INFORMATION PROVIDED
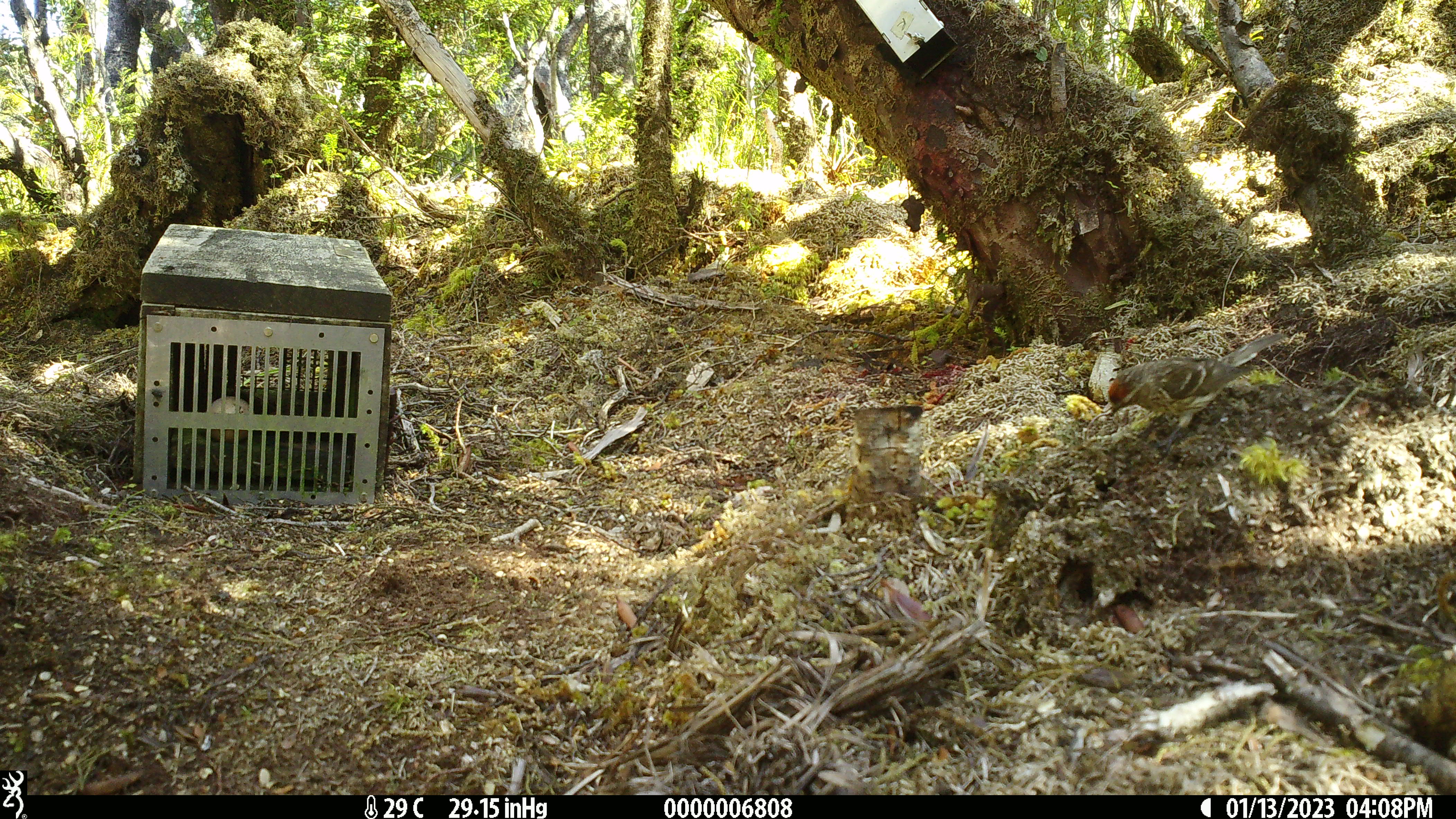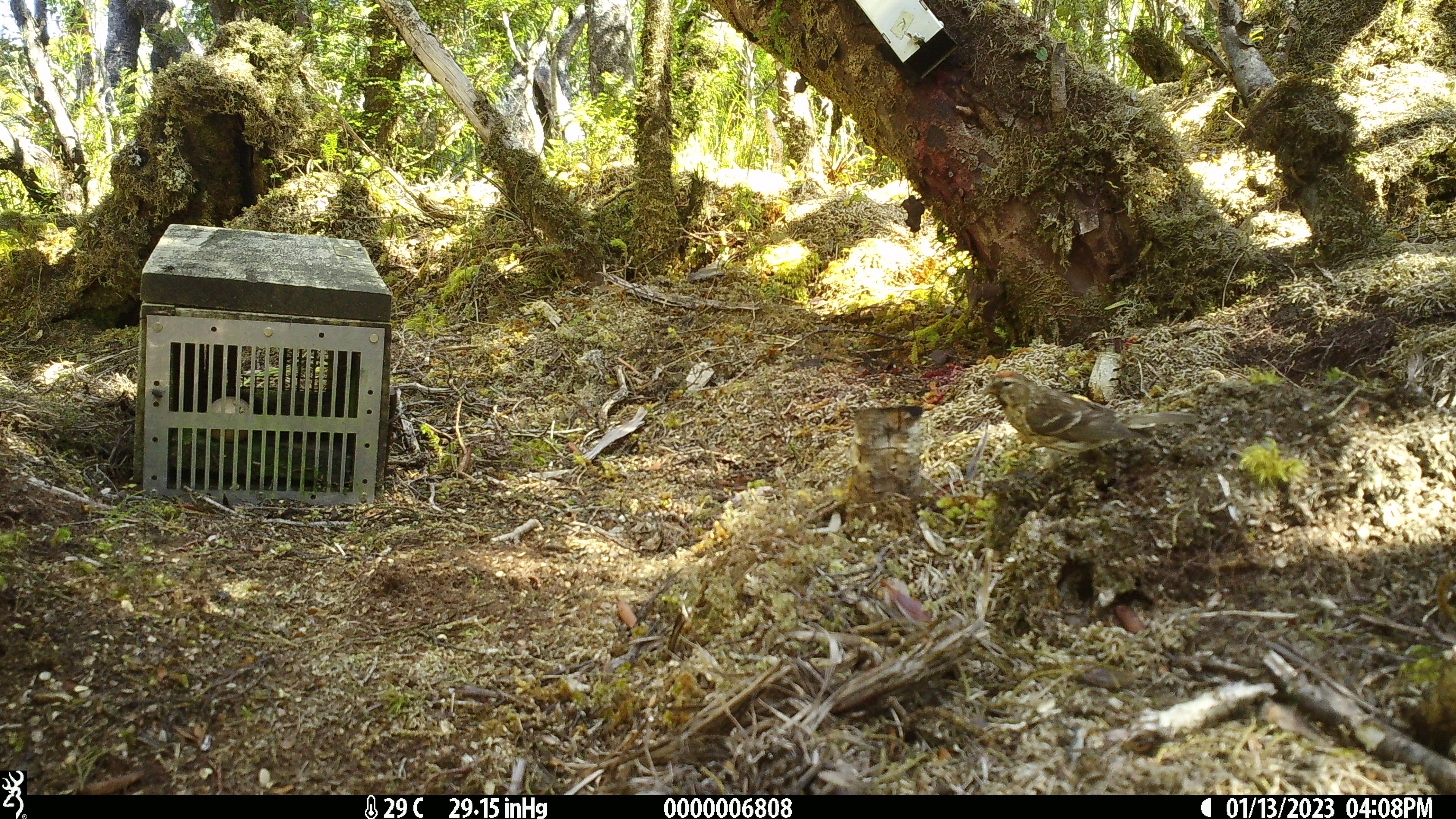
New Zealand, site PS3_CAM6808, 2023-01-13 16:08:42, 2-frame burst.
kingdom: Animalia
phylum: Chordata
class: Aves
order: Passeriformes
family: Fringillidae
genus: Acanthis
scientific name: Acanthis flammea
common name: common redpoll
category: redpoll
Redpoll (common redpoll) (Acanthis flammea).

REQUIRED ACTION
Produce an exact copy of each line from the one holding "class: Aves" through the last line of the records, both included, and nothing more.

SOLUTION BELOW
class: Aves
order: Passeriformes
family: Fringillidae
genus: Acanthis
scientific name: Acanthis flammea
common name: common redpoll
category: redpoll
Redpoll (common redpoll) (Acanthis flammea).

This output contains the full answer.